**PROBLEM DETAILS**
Down to the last line below, repeat the entries word for word and drop the pictures.

Page images and extracted text
***

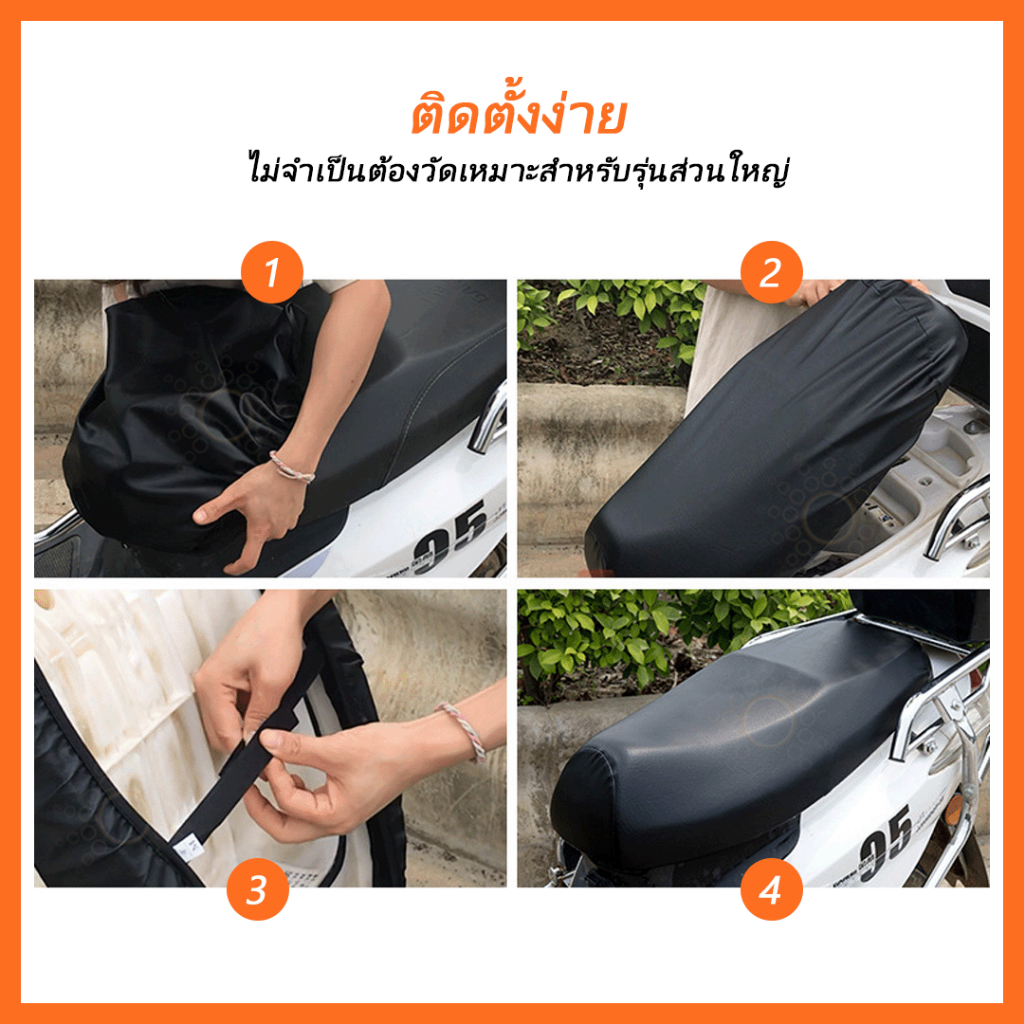 ติดตั้งง่าย
ไม่จำเป็นต้องวัดเหมาะสำหรับรุ่นส่วนใหญ่

1

2

95

3

4

95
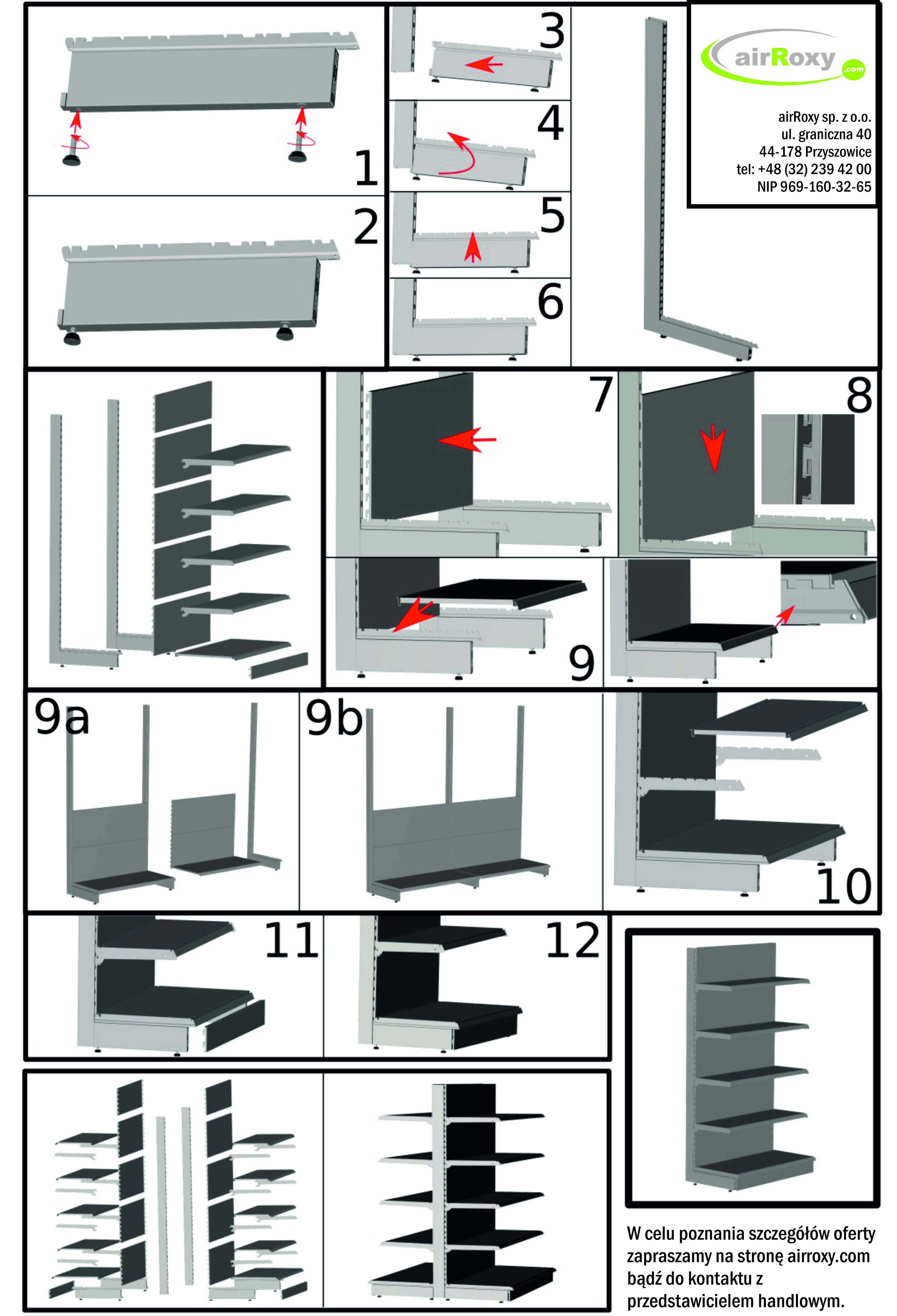 1

2

3

4

5

6

airRoxy .com

airRoxy sp. z o.o.
ul. graniczna 40
44-178 Przyszowice
tel: +48 (32) 239 42 00
NIP 969-160-32-65

7

8

9

9a

9b

10

11

12

W celu poznania szczegółów oferty zapraszamy na stronę airroxy.com bądź do kontaktu z przedstawicielem handlowym.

***

**OUTPUT FOR THIS TASK**
 ติดตั้งง่าย
ไม่จำเป็นต้องวัดเหมาะสำหรับรุ่นส่วนใหญ่

1

2

95

3

4

95
 1

2

3

4

5

6

airRoxy .com

airRoxy sp. z o.o.
ul. graniczna 40
44-178 Przyszowice
tel: +48 (32) 239 42 00
NIP 969-160-32-65

7

8

9

9a

9b

10

11

12

W celu poznania szczegółów oferty zapraszamy na stronę airroxy.com bądź do kontaktu z przedstawicielem handlowym.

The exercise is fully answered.